Well it has been said that the latest RST 11.x Have added TRIM for RAID. But then I think the catch is you need your OROM updated as well so that comes down to a new BIOS from the Manufacturer or some clever folks have been hacking it in.

The only thing the RST software offer me as far as options is being able to turn on/off Write Back Caching so not alot. I don't know how it deals with SSD's


----------



## Solaris17 (Sep 8, 2012)

INSTG8R said:


> Well it has been said that the latest RST 11.x Have added TRIM for RAID. But then I think the catch is you need your OROM updated as well so that comes down to a new BIOS from the Manufacturer or some clever folks have been hacking it in.
> 
> The only thing the RST software offer me as far as options is being able to turn on/off Write Back Caching so not alot.
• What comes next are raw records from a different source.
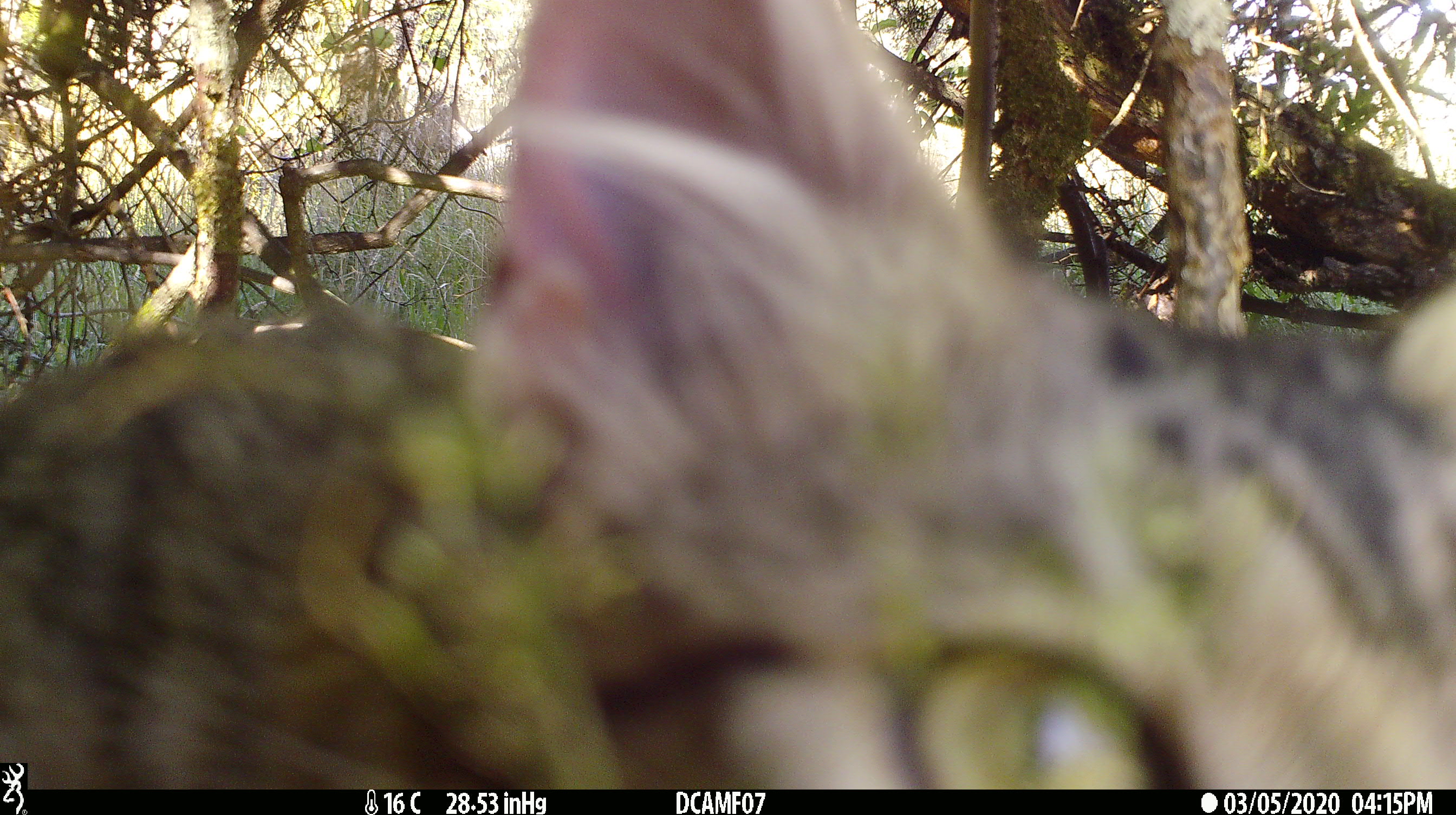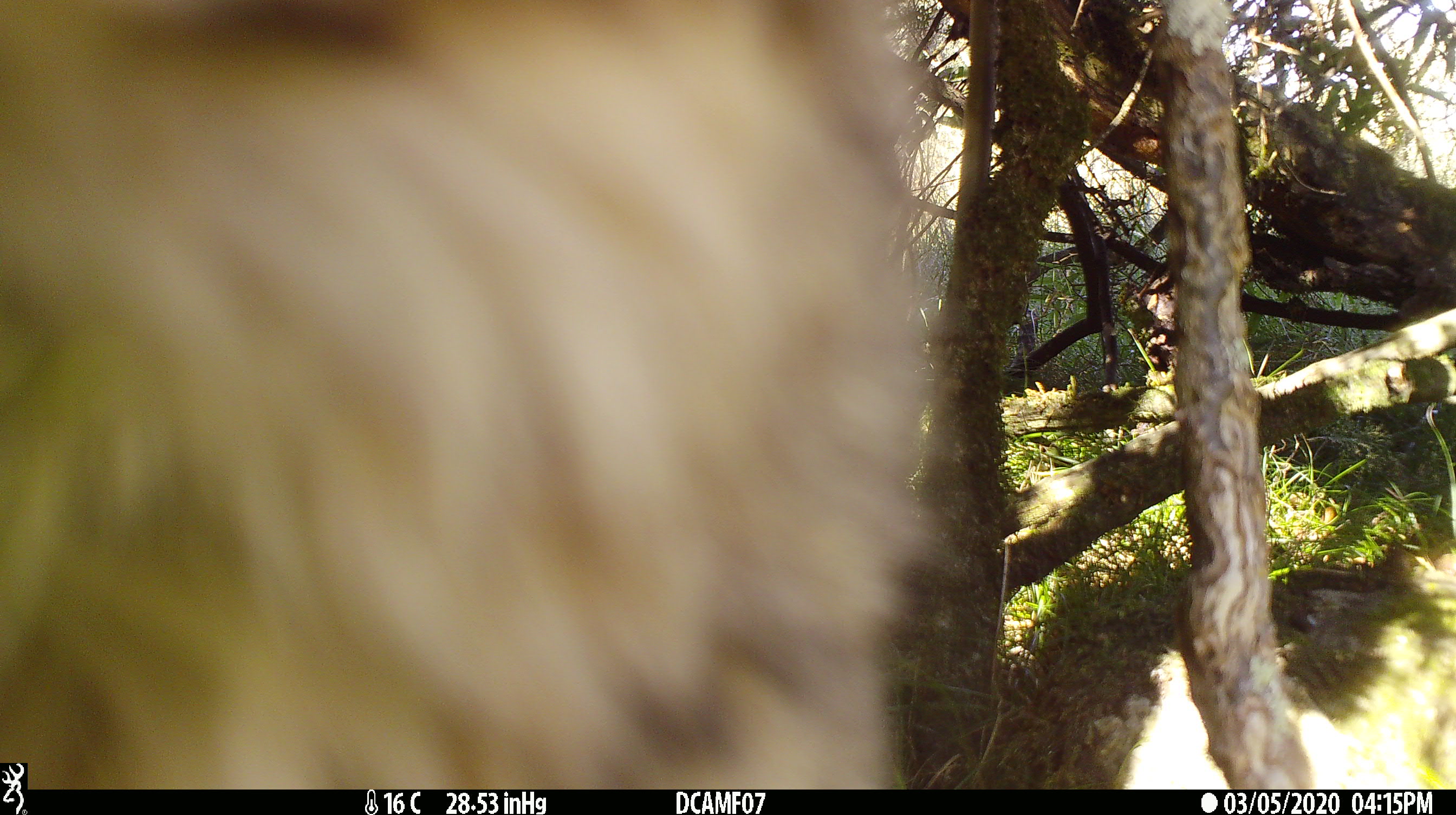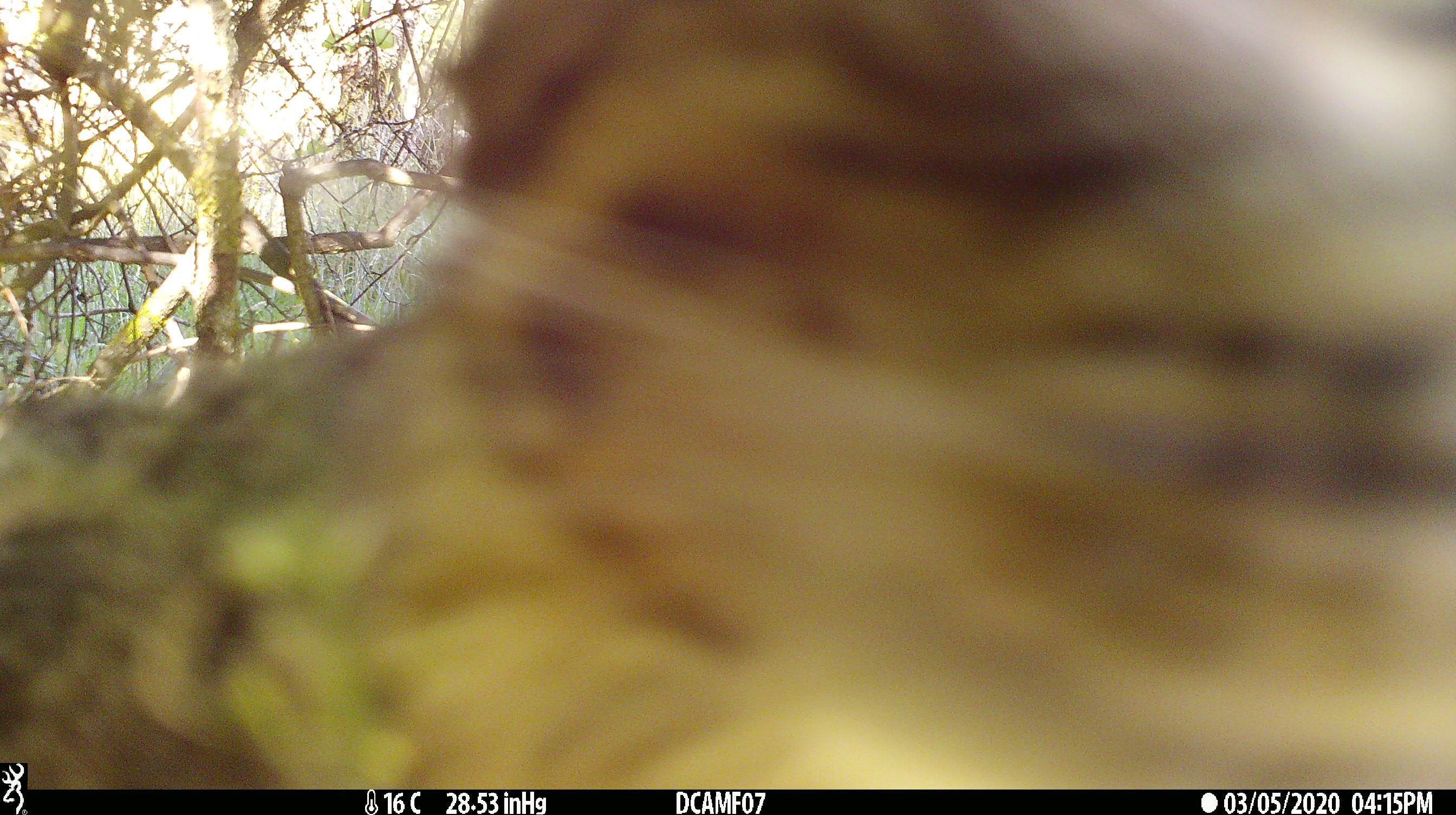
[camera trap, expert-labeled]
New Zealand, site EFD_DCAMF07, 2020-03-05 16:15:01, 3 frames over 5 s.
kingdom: Animalia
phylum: Chordata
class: Mammalia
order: Carnivora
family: Felidae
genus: Felis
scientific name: Felis catus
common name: domestic cat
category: cat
I don't know how it deals with SSD's



I was under the impression only the intel SSDs were doing it on the hardware level in RAID. I focus on individual drive performance though RAID SSDs are something I study to talk about lightly I dont have enough hands on experience to give you a good opinion honestly.


----------



## INSTG8R (Sep 8, 2012)

Solaris17 said:


> I was under the impression only the intel SSDs were doing it on the hardware level in RAID. I focus on individual drive performance though RAID SSDs are something I study to talk about lightly I dont have enough hands on experience to give you a good opinion honestly.



You could very well be right. Heck I just FINALLY decided to play with RAID just for kicks. I bought 2 Caviar Blacks for this build and just said WTH I wonder how fast they can be. Now I have a 2TB RAID 0 ArrayI did it in the BIOS so don't even know if I even need the RST's either. Just have them there for safety's sake. Not hurting my Machine being there.
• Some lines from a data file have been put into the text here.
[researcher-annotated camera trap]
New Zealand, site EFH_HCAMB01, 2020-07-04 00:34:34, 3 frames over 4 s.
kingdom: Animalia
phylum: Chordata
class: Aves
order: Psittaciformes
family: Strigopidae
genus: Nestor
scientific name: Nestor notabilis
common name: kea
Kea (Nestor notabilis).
I will try to do some digging to find the info and testing some folks were doing with the 11.x RST's


----------



## D007 (Sep 8, 2012)

Ugh.. this linking thing is makin me a bit crazy..lol.. I have my eve, batman and l4d2 folders cut and pasted.. I kept getting some invalid switch error.. 
All I know is the games I cut and pasted say they point to the C drive "which is my SSD" and they are executing from there.. If they do that, I'm ok I'd think..lol.. hell if I know.. XD

Don't think I can use the linkshell tool anymore because I have already cut and pasted the folders, so there is nothing to link from.


----------



## eidairaman1 (Sep 8, 2012)

i just put that link up to help out people, they say you can change windows to AHCI without having to reinstall it via Registry adjustments. AHCI to me is as configurable as ACPI.

Course reading what yall are talking about is confusing me at the moment lol


----------



## Solaris17 (Sep 8, 2012)

D007 said:


> Ugh.. this linking thing is makin me a bit crazy..lol.. I have my eve, batman and l4d2 folders cut and pasted.. I kept getting some invalid switch error..
> All I know is the games I cut and pasted say they point to the C drive "which is my SSD" and they are executing from there.. If they do that, I'm ok I'd think..lol.. hell if I know.. XD
> 
> Don't think I can use the linkshell tool anymore because I have already cut and pasted the folders, so there is nothing to link from.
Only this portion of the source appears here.